■ Problem to work on
Write out the records exactly, beginning at the line that contains "this 640×427 image." and continuing through the line that contains "rusted metal roofing [35, 177, 164, 227]", with both of those lines included. Leave out every other line.

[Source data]
=-=-=-=-=
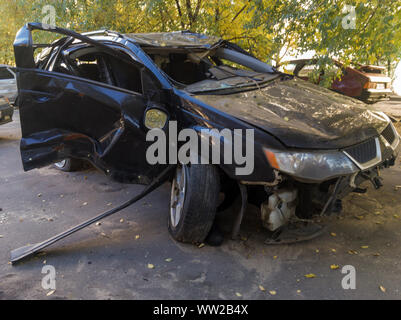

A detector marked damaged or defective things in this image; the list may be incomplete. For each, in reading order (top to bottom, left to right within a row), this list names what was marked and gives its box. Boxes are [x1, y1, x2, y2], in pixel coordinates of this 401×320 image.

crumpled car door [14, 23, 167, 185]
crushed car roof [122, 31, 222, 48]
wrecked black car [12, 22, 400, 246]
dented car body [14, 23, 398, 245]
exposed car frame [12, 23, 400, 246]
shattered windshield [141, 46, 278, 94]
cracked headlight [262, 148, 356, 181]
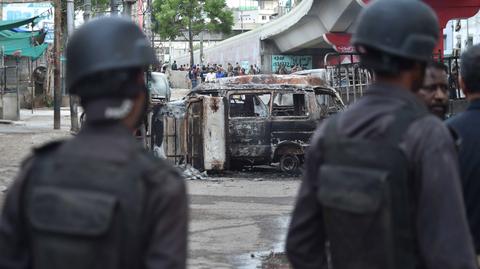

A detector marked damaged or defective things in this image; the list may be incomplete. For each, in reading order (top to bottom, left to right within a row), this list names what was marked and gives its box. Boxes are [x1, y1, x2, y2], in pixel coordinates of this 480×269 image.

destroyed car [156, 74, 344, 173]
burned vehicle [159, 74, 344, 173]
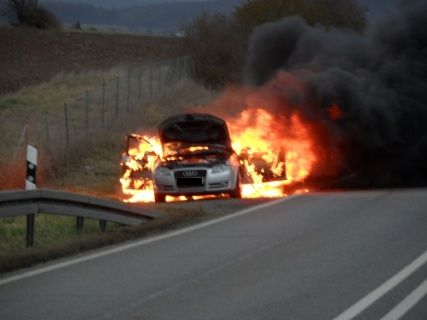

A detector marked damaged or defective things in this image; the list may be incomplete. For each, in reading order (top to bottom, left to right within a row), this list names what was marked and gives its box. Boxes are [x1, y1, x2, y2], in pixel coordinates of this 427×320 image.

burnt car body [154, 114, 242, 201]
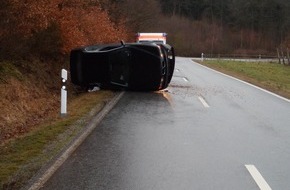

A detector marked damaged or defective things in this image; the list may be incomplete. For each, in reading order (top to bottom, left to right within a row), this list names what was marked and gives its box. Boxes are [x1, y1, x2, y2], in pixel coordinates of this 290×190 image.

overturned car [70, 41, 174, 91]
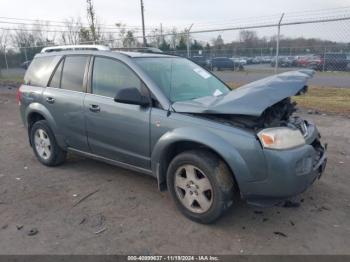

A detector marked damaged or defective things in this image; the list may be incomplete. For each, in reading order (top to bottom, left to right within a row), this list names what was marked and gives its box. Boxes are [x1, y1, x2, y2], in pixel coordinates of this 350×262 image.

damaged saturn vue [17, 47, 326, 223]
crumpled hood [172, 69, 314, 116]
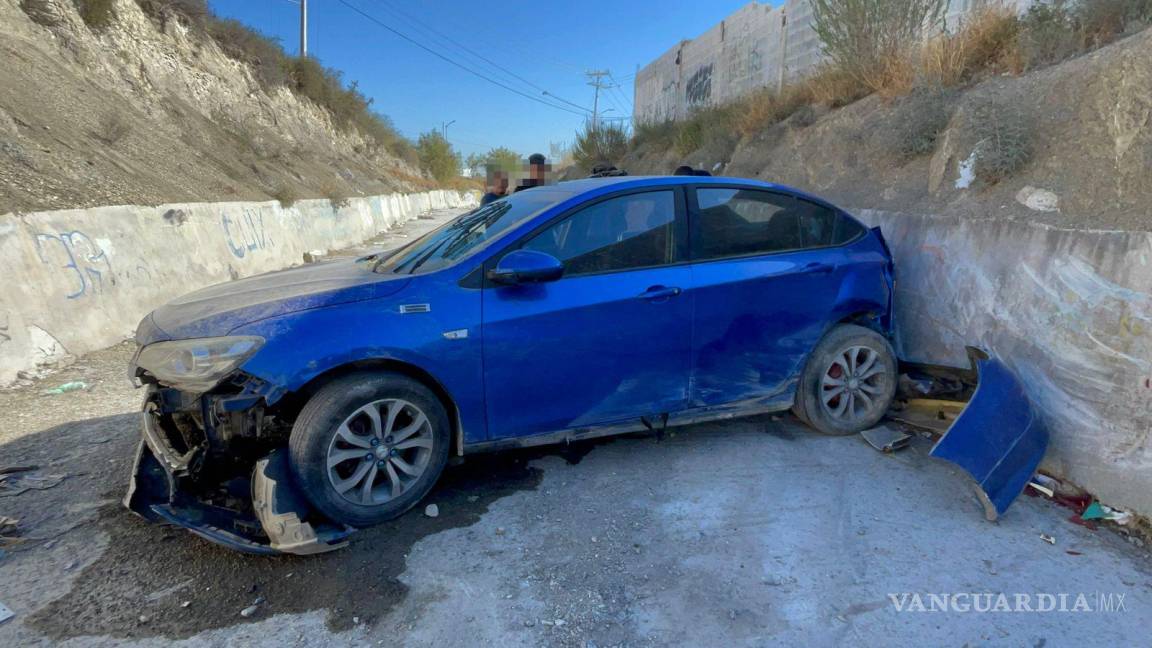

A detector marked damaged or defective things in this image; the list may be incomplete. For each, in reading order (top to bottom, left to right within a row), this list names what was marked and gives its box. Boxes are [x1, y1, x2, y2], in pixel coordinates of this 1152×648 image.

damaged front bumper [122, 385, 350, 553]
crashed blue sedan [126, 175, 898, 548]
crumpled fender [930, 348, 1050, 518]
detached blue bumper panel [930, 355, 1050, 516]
=-=-=-=-=
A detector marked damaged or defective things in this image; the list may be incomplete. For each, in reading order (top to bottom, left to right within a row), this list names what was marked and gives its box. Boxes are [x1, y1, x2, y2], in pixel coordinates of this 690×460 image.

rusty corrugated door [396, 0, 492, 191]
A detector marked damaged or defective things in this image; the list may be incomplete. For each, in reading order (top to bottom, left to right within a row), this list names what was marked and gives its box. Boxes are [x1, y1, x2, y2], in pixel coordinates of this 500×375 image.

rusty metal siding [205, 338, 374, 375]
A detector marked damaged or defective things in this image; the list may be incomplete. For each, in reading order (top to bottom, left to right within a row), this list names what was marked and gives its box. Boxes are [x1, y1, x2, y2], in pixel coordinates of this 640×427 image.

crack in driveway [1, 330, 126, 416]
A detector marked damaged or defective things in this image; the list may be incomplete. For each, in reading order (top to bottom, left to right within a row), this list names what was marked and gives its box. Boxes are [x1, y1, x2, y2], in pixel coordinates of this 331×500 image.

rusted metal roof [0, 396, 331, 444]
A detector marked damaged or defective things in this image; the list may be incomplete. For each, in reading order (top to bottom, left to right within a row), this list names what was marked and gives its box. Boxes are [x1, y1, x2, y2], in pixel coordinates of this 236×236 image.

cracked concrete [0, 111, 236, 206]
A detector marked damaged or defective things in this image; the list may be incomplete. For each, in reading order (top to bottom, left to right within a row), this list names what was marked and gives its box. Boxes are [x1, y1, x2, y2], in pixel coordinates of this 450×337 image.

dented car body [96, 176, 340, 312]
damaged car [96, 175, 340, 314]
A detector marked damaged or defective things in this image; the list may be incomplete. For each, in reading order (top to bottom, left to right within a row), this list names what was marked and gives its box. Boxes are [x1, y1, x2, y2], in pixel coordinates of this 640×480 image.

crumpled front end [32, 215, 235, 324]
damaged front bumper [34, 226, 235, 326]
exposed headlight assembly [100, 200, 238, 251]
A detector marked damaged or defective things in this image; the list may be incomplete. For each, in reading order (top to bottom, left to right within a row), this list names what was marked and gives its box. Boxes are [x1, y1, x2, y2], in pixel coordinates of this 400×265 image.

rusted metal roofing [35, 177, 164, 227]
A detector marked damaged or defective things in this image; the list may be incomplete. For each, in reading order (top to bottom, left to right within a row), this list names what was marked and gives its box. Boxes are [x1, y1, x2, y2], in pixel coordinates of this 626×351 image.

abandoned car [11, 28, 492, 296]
=-=-=-=-=
■ Exercise answer
A detector marked damaged or defective things in this image; the list may be incomplete. For each, in reading order (top to bottom, left to right within a row), this list names what was marked and gives its box. Boxes are [x1, y1, x2, y2], in pixel coordinates of this 640×427 image.

crack in driveway [1, 330, 126, 416]
A detector marked damaged or defective things in this image; the list may be incomplete. For each, in reading order (top to bottom, left to right within a row), this list names what was marked and gives its box. Boxes are [x1, y1, x2, y2], in pixel coordinates of this 331×500 image.

rusted metal roof [0, 396, 331, 444]
A detector marked damaged or defective things in this image; the list may be incomplete. For each, in reading order (top to bottom, left to right within a row), this list names what was marked and gives its box. Boxes are [x1, y1, x2, y2], in pixel coordinates of this 236×236 image.

cracked concrete [0, 111, 236, 206]
A detector marked damaged or defective things in this image; the list may be incomplete. For each, in reading order (top to bottom, left to right within a row), this list names what was marked and gives its box. Boxes are [x1, y1, x2, y2], in pixel coordinates of this 450×337 image.

dented car body [96, 176, 340, 312]
damaged car [96, 175, 340, 314]
A detector marked damaged or defective things in this image; the list may be incomplete. For each, in reading order (top to bottom, left to right within a row), this list names what was marked and gives its box. Boxes are [x1, y1, x2, y2], in pixel coordinates of this 640×480 image.

crumpled front end [32, 215, 235, 324]
damaged front bumper [34, 226, 235, 326]
exposed headlight assembly [100, 200, 238, 251]
A detector marked damaged or defective things in this image; the list may be incomplete. For each, in reading order (top to bottom, left to right within a row), this list names what was marked and gives its box. Boxes are [x1, y1, x2, y2], in pixel coordinates of this 400×265 image.

rusted metal roofing [35, 177, 164, 227]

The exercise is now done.